(Sorry, I edited my response a bit before I sent it, and didn't change "latter" to "former", hah)
It's undeniable that some serialization formats have native support for deduplication where others do not. Hence the example of binary plist I gave. JSON does not have native support for this. Building deduplication on top of it requires building (or reusing) a scheme on top of JSON for doing so. An equivalent data structure encoded with and without deduplication/reference support would be entirely different things, and the deduplicated one would not be readable unless the caller knows the deduplication scheme. In contrast, equivalent binary plists encoded with and without deduplication are readable by anyone.
Furthermore, suppose you do build/reuse a deduplication scheme on top of JSON, then decide you want to switch over straight to binary plist. You've now built custom deduplication on top of a format that already supports native deduplication! (Foundation keyed archives encoded in binary plist are a manifestation of this.)

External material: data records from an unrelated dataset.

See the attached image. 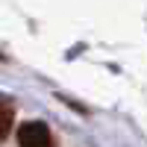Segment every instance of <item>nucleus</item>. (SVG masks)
<instances>
[{
    "instance_id": "obj_2",
    "label": "nucleus",
    "mask_w": 147,
    "mask_h": 147,
    "mask_svg": "<svg viewBox=\"0 0 147 147\" xmlns=\"http://www.w3.org/2000/svg\"><path fill=\"white\" fill-rule=\"evenodd\" d=\"M9 127H12V106L0 97V138L9 136Z\"/></svg>"
},
{
    "instance_id": "obj_1",
    "label": "nucleus",
    "mask_w": 147,
    "mask_h": 147,
    "mask_svg": "<svg viewBox=\"0 0 147 147\" xmlns=\"http://www.w3.org/2000/svg\"><path fill=\"white\" fill-rule=\"evenodd\" d=\"M18 144L21 147H53V136L41 121H27L18 127Z\"/></svg>"
}]
</instances>
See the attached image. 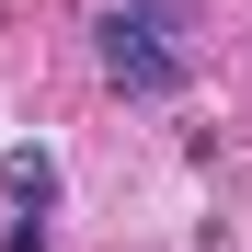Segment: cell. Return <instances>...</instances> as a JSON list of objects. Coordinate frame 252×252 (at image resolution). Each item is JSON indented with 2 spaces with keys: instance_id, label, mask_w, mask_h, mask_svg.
Wrapping results in <instances>:
<instances>
[{
  "instance_id": "obj_1",
  "label": "cell",
  "mask_w": 252,
  "mask_h": 252,
  "mask_svg": "<svg viewBox=\"0 0 252 252\" xmlns=\"http://www.w3.org/2000/svg\"><path fill=\"white\" fill-rule=\"evenodd\" d=\"M172 23H184L172 0H126V12L92 23V58H103L115 92H149V103H160V92H184V69H195V58H184V34H172Z\"/></svg>"
},
{
  "instance_id": "obj_2",
  "label": "cell",
  "mask_w": 252,
  "mask_h": 252,
  "mask_svg": "<svg viewBox=\"0 0 252 252\" xmlns=\"http://www.w3.org/2000/svg\"><path fill=\"white\" fill-rule=\"evenodd\" d=\"M0 184L23 195V218H46V206H58V149H34V138H23L12 160H0Z\"/></svg>"
},
{
  "instance_id": "obj_3",
  "label": "cell",
  "mask_w": 252,
  "mask_h": 252,
  "mask_svg": "<svg viewBox=\"0 0 252 252\" xmlns=\"http://www.w3.org/2000/svg\"><path fill=\"white\" fill-rule=\"evenodd\" d=\"M0 252H46V218H23V229H12V241H0Z\"/></svg>"
}]
</instances>
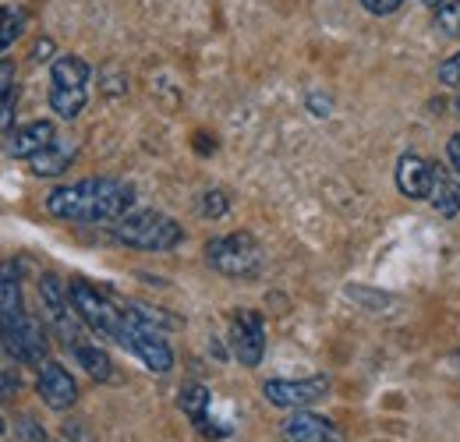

I'm not saying the concept of text-based reference support isn't useful (Apple platforms have used and continue to use XML plist keyed archives), but I think it's generally more optimal to reach for formats that natively support this need, if possible.
Anyway, I don't want to dwell on this entirely too much here, because I know it's not your main point, but I think we'd be better off exploring options in which features like de-duplication are composed on top of the core encoder/decoders instead of something built in to them, so things like decoding "normal" JSON aren't burdened with irrelevant complexity. Whether that's through additional macro support or composable types, I can't say right now. (I'm vaguely thinking, like, build the deduplicated structure in memory, then pass that to the JSON encoder.)
My larger point was that some research is needed into serialization limitations that have been discussed in the past. I only knew about that thread because I participated, but there are probably others.
I've certainly done a fair bit of this research, but I will always welcome someone bringing up a concern they think isn't being properly addressed. Calling those up is one of the primary points of this thread.